> Aufgaben:
1. Beantworten Sie anhand des Interviewauszugs folgende Fragen:
(a) In welchen Bereichen wird ein erhöhter Bedarf gespürt?
(b) Wie viele Märkte gibt es laut Petra Steffens?
(c) Wonach fragt die Haufe Online-Redaktion?
2. Fassen Sie den Absatz des Interviewauszugs, der mit „Petra Steffens: Wir spüren“ beginnt, als Stichpunktliste zusammen und behalten Sie die wesentlichen Fakten bei.
3. Schreiben Sie aus dem Interviewauszug den Abschnitt von „Petra Steffens: Wir“ bis „oder dezentral organisiert?“ wortgetreu ab.

> Lesetext:

Petra Steffens: Wir spüren einen erhöhten Bedarf in der Logistik und in den Märkten. Allerdings besteht die Schwierigkeit darin, dass sich dieser Bedarf sehr schnell ändert. Wir müssen sehr kurzfristig und sehr schnell reagieren. Aktuell ist es eine große Herausforderung, aus dem Vertrieb und aus den Märkten – wir haben mehr als 5.500 Märkte – die Rückmeldung zu erhalten, welche Personen gerade benötigt werden.

Haufe Online-Redaktion: Ist Ihr Recruiting zentral oder dezentral organisiert?

> Aufgeführte Einträge:
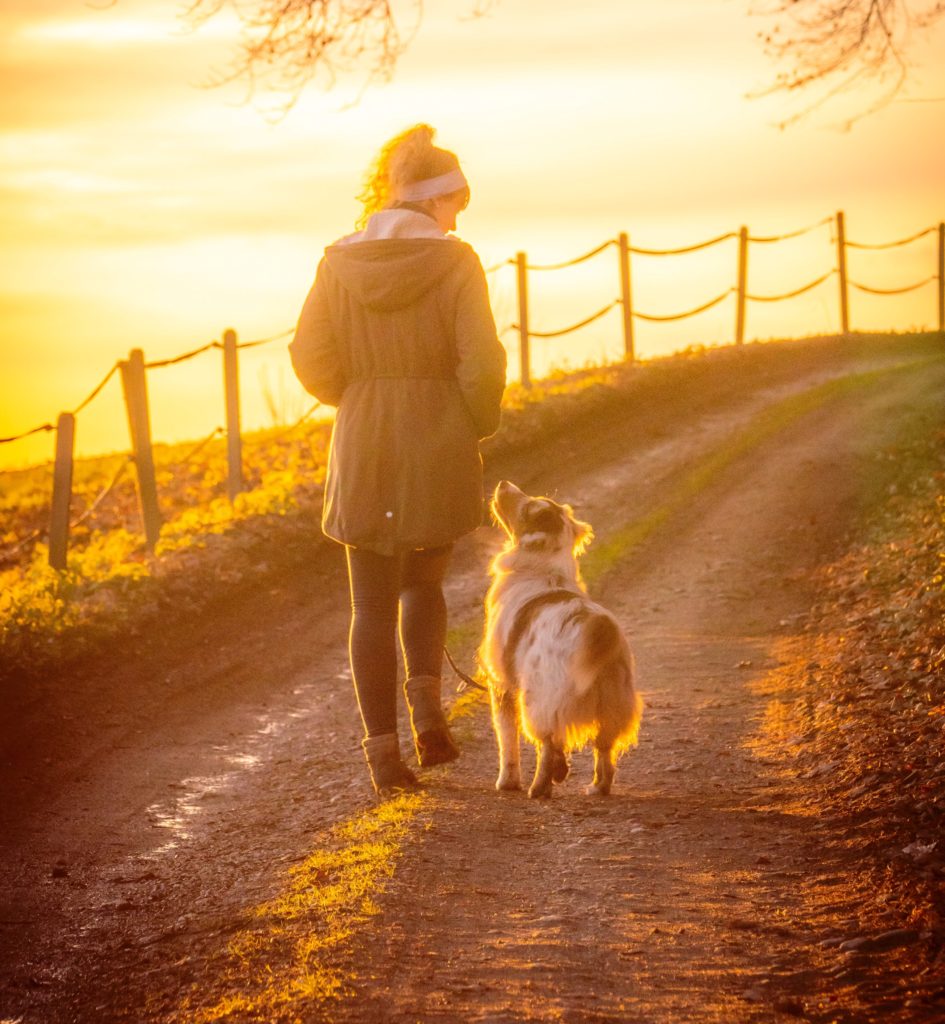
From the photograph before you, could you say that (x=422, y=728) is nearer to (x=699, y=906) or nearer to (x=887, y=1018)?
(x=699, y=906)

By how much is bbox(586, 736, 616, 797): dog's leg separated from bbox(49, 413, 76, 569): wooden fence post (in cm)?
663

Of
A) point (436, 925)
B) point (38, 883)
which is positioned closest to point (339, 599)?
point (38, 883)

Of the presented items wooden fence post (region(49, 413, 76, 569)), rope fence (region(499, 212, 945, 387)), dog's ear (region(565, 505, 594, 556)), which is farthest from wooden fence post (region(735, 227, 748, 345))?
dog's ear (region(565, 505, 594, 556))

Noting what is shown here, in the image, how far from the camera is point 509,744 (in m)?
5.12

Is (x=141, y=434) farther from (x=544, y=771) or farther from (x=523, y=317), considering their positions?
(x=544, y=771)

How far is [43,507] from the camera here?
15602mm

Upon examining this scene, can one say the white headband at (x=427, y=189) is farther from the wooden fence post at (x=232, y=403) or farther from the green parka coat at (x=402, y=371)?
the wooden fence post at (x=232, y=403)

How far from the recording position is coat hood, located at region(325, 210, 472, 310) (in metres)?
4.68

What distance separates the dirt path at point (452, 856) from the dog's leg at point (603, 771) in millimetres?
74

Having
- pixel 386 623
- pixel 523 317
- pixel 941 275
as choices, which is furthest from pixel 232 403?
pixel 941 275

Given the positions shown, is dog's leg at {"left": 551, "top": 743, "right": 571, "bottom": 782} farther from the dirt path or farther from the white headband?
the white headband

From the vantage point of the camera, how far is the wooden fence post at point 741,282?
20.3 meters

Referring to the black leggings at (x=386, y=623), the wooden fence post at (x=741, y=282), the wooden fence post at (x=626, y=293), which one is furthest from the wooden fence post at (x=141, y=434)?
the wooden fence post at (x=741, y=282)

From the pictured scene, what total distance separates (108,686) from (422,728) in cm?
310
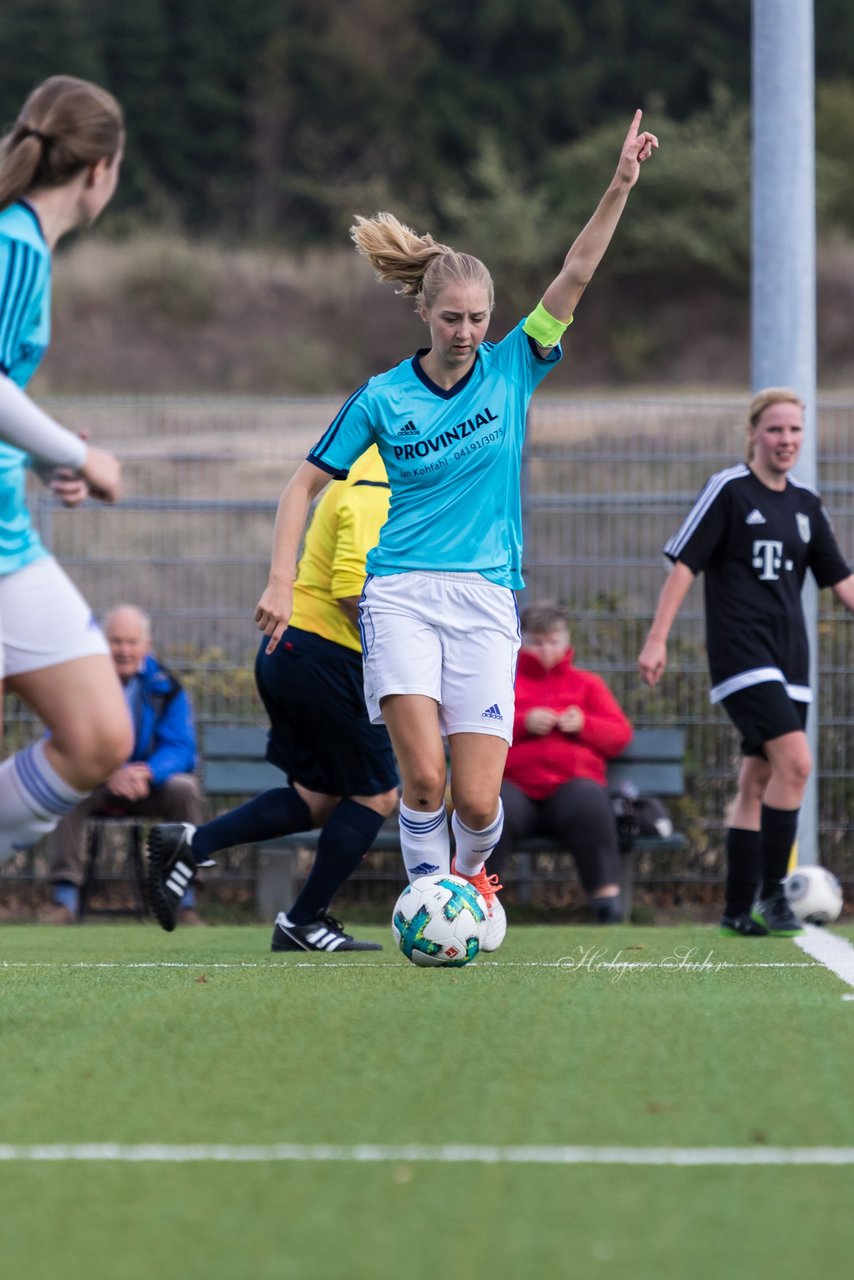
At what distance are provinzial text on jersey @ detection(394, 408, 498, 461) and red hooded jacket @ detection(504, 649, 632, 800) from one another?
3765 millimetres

--

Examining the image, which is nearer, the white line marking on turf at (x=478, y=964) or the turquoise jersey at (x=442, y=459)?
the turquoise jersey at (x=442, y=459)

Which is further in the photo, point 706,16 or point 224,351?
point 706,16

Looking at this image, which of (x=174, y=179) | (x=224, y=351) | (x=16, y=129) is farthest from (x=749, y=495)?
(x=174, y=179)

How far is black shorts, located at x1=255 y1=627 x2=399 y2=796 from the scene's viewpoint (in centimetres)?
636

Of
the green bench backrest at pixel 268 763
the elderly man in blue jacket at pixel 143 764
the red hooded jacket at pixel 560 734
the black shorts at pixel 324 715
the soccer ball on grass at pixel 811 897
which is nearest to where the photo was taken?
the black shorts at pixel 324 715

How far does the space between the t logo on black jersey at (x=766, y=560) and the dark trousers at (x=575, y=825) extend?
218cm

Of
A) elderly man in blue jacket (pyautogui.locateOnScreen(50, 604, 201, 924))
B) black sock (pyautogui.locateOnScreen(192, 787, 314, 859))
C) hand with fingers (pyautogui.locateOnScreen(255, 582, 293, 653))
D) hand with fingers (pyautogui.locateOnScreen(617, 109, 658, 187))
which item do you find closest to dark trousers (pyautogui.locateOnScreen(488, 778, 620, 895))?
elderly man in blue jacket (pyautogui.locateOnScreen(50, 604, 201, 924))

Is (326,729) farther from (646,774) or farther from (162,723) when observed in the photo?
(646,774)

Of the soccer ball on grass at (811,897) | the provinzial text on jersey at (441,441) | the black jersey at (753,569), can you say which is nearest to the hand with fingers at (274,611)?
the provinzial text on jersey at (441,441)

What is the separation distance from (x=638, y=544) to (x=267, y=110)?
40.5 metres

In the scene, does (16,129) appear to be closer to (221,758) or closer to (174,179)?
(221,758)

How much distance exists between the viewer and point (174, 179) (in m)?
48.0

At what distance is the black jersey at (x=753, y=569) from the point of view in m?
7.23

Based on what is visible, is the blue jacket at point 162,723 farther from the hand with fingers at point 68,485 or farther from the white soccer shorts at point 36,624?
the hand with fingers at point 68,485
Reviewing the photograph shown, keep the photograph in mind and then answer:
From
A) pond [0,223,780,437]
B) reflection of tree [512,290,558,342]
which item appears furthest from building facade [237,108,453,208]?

==

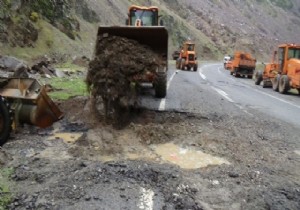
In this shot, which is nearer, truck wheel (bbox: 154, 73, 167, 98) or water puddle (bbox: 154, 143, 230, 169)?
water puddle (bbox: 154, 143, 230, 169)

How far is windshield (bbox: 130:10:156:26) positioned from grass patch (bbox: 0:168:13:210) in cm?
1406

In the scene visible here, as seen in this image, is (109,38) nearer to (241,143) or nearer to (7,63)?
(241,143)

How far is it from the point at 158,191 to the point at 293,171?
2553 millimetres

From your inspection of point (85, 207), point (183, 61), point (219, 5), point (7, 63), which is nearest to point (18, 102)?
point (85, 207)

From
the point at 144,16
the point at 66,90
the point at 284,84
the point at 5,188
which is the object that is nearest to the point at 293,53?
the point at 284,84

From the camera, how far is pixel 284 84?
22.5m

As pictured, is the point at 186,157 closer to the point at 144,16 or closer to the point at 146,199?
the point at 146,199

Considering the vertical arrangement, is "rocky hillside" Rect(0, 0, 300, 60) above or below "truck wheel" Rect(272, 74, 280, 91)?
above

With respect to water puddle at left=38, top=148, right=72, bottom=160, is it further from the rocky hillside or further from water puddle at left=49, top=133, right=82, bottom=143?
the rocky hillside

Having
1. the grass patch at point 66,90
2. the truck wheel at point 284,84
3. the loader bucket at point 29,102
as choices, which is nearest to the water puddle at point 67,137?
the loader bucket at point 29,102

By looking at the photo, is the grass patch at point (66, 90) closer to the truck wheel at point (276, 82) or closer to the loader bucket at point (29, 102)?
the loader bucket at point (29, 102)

> Lösungen je Aufgabe:
1.
(a) In der Logistik und in den Märkten.
(b) Mehr als 5.500.
(c) Ob das Recruiting zentral oder dezentral organisiert ist.

2.
- Erhöhter Bedarf in Logistik und Märkten
- Der Bedarf ändert sich sehr schnell, daher ist eine sehr kurzfristige und schnelle Reaktion nötig.
- Aktuelle große Herausforderung: Rückmeldung aus dem Vertrieb und aus den mehr als 5.500 Märkten, welche Personen gerade benötigt werden

3.
Petra Steffens: Wir spüren einen erhöhten Bedarf in der Logistik und in den Märkten. Allerdings besteht die Schwierigkeit darin, dass sich dieser Bedarf sehr schnell ändert. Wir müssen sehr kurzfristig und sehr schnell reagieren. Aktuell ist es eine große Herausforderung, aus dem Vertrieb und aus den Märkten – wir haben mehr als 5.500 Märkte – die Rückmeldung zu erhalten, welche Personen gerade benötigt werden.

Haufe Online-Redaktion: Ist Ihr Recruiting zentral oder dezentral organisiert?